Collected data entries
■ ■ ■ ■
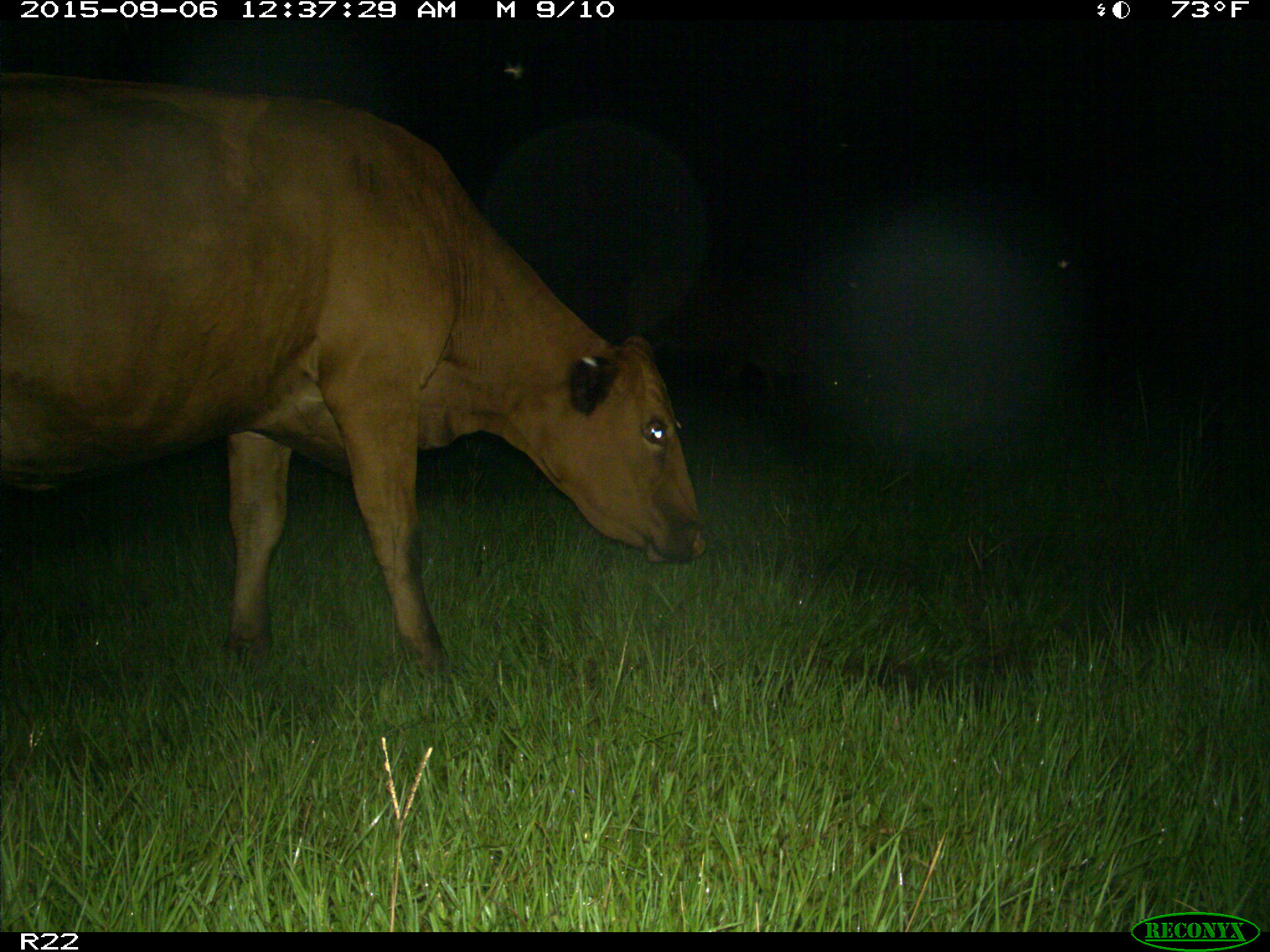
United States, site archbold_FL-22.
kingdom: Animalia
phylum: Chordata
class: Mammalia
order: Artiodactyla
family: Bovidae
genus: Bos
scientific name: Bos taurus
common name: domestic cow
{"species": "Bos taurus (domestic cow)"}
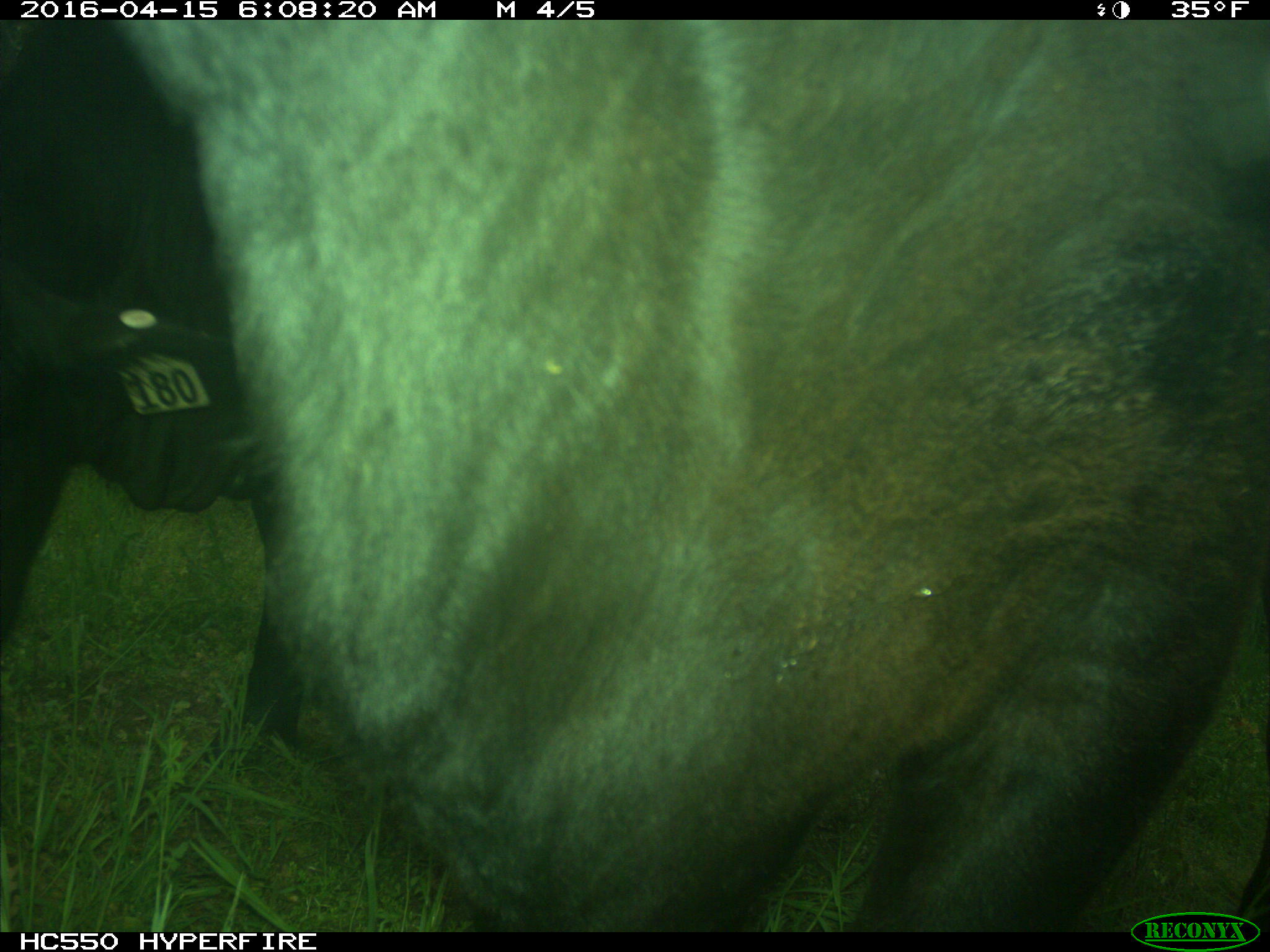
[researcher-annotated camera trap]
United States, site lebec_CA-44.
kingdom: Animalia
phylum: Chordata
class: Mammalia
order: Artiodactyla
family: Bovidae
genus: Bos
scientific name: Bos taurus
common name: domestic cow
Bos taurus (domestic cow).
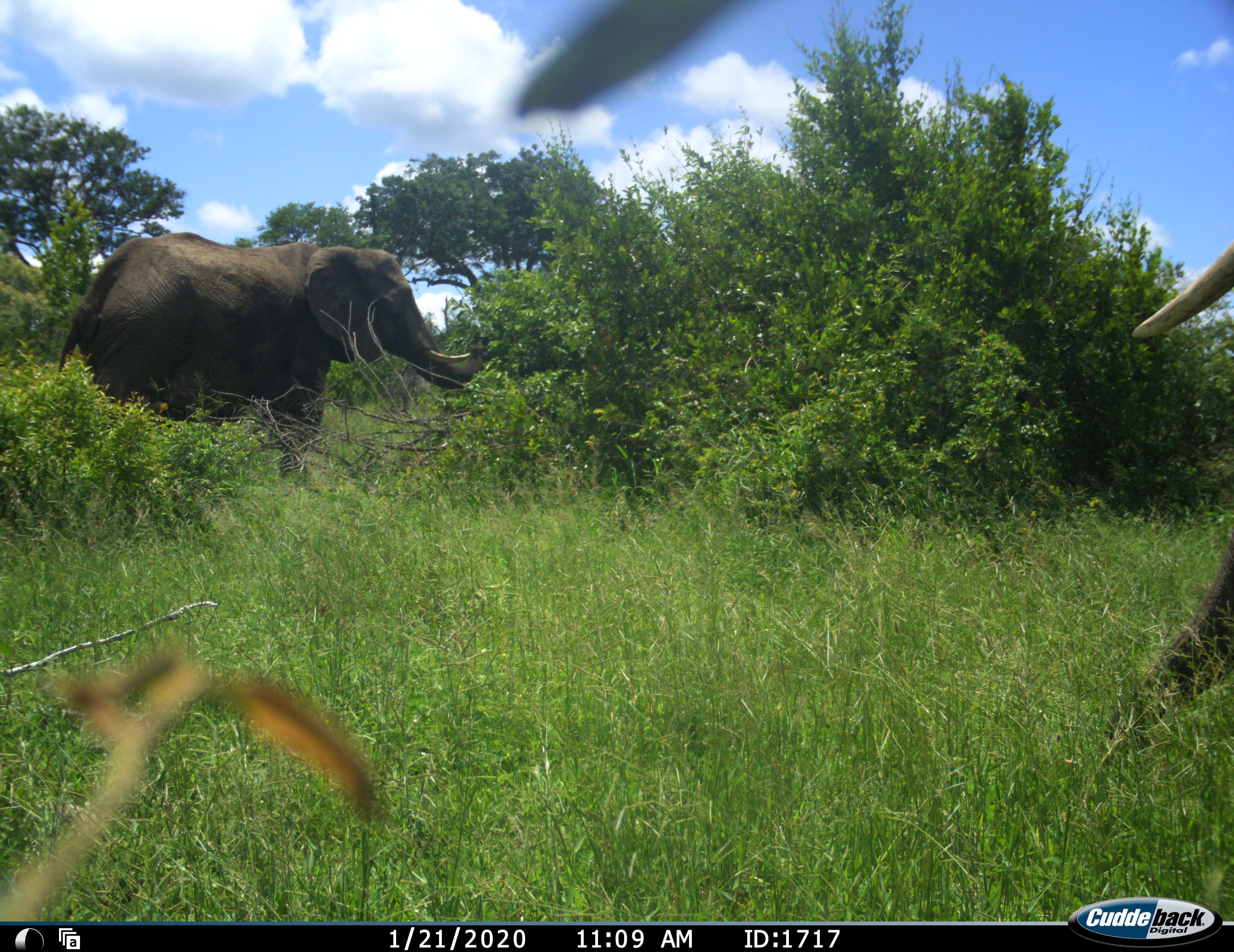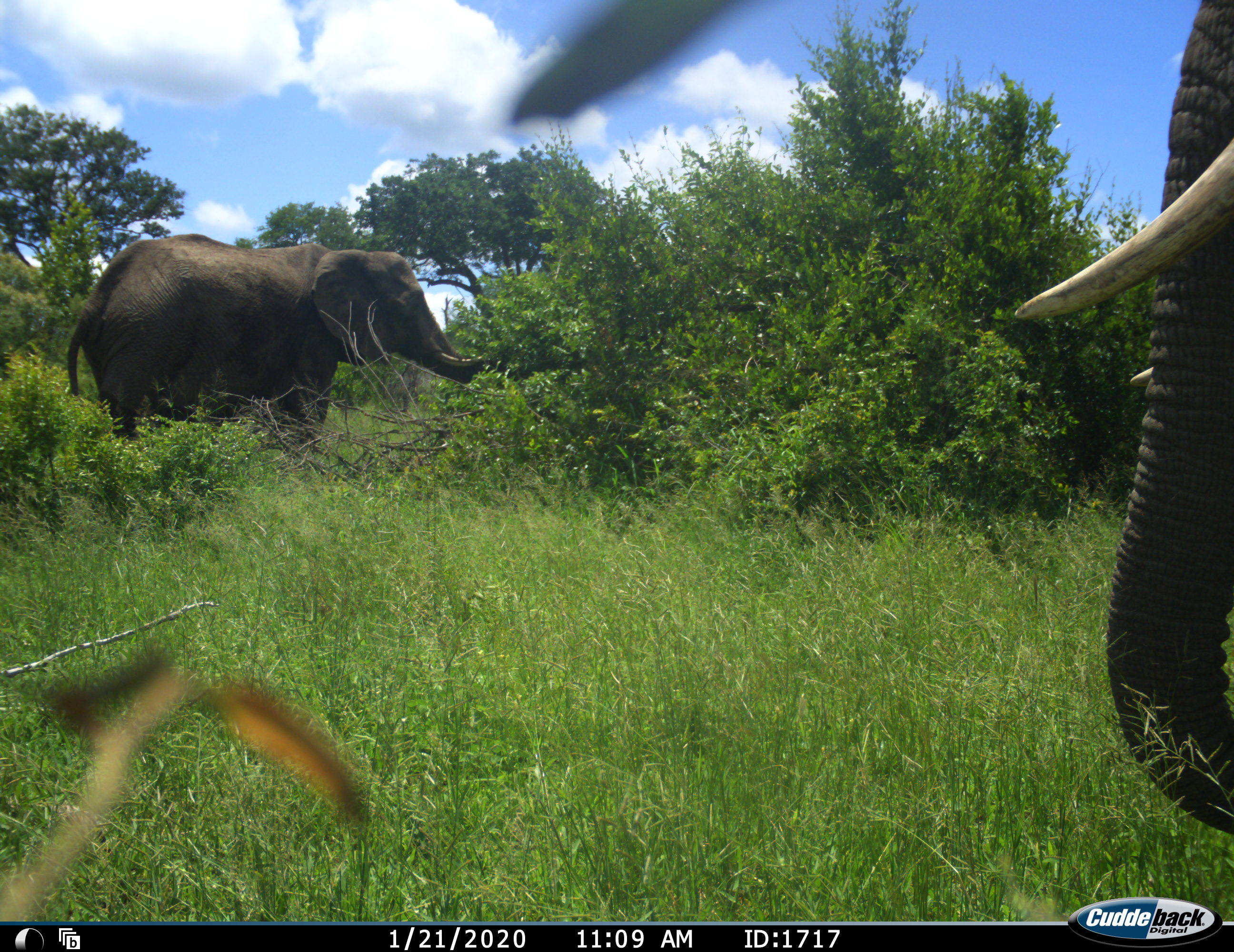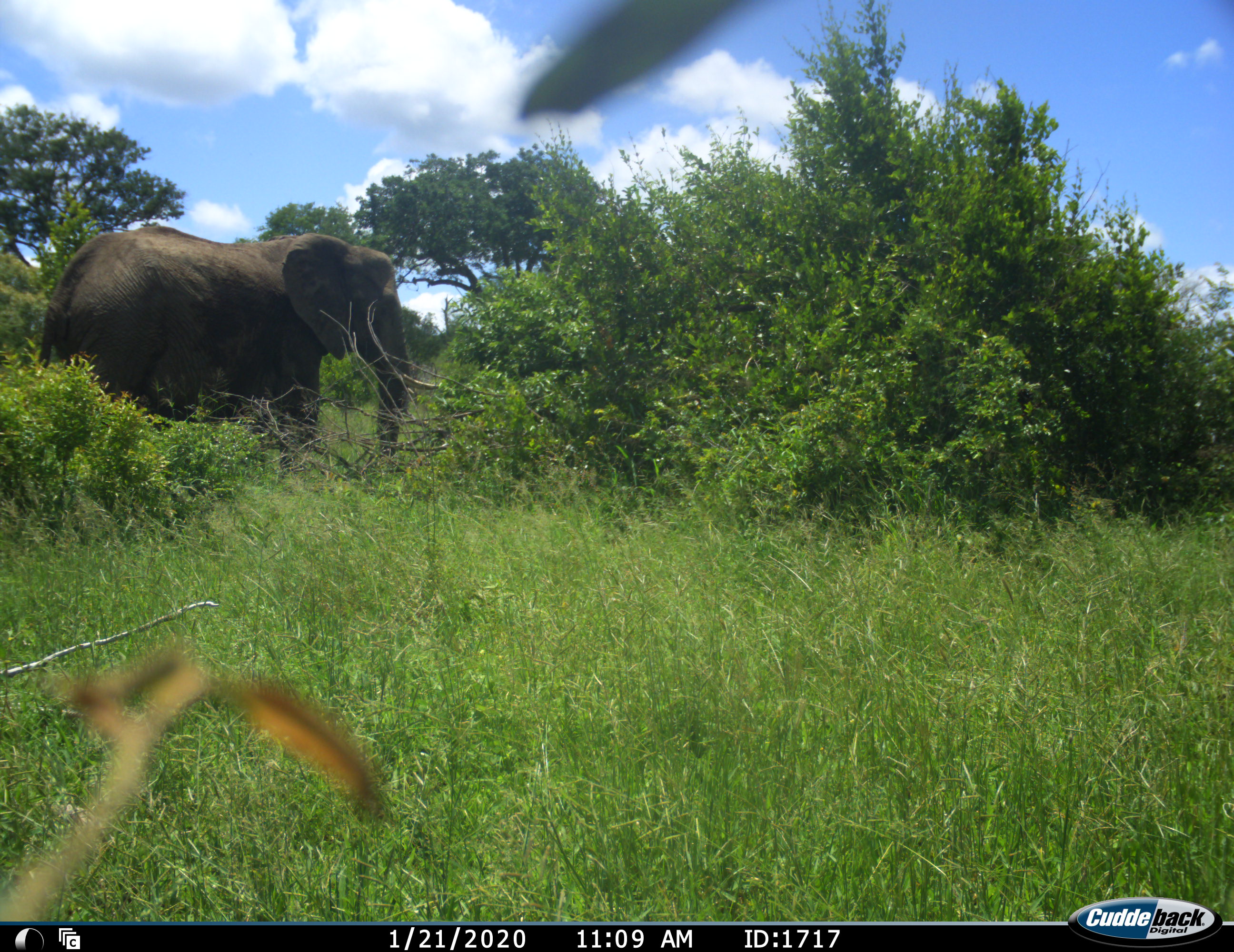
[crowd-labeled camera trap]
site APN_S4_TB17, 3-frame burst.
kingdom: Animalia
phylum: Chordata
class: Mammalia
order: Proboscidea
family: Elephantidae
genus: Loxodonta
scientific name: Loxodonta africana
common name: african bush elephant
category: elephant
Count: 2.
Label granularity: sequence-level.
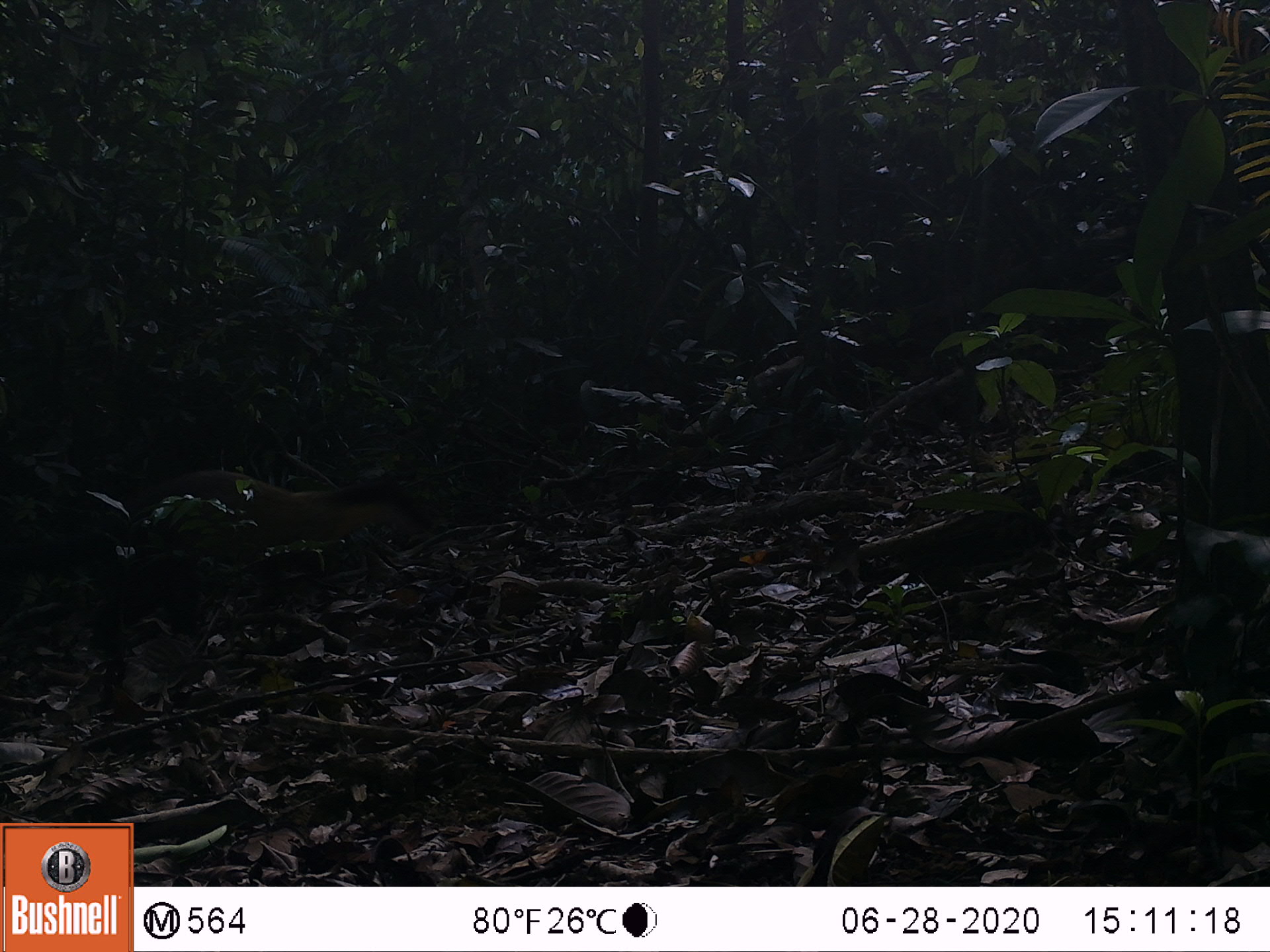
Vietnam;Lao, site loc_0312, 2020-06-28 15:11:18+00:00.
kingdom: Animalia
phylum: Chordata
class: Mammalia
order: Carnivora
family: Mustelidae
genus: Martes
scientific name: Martes flavigula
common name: yellow-throated marten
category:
■ ■ ■ ■
**What to work on**.
Determine how many lines of the entries hold "camera", and reply with that number only.

**Answer to the exercise**.
2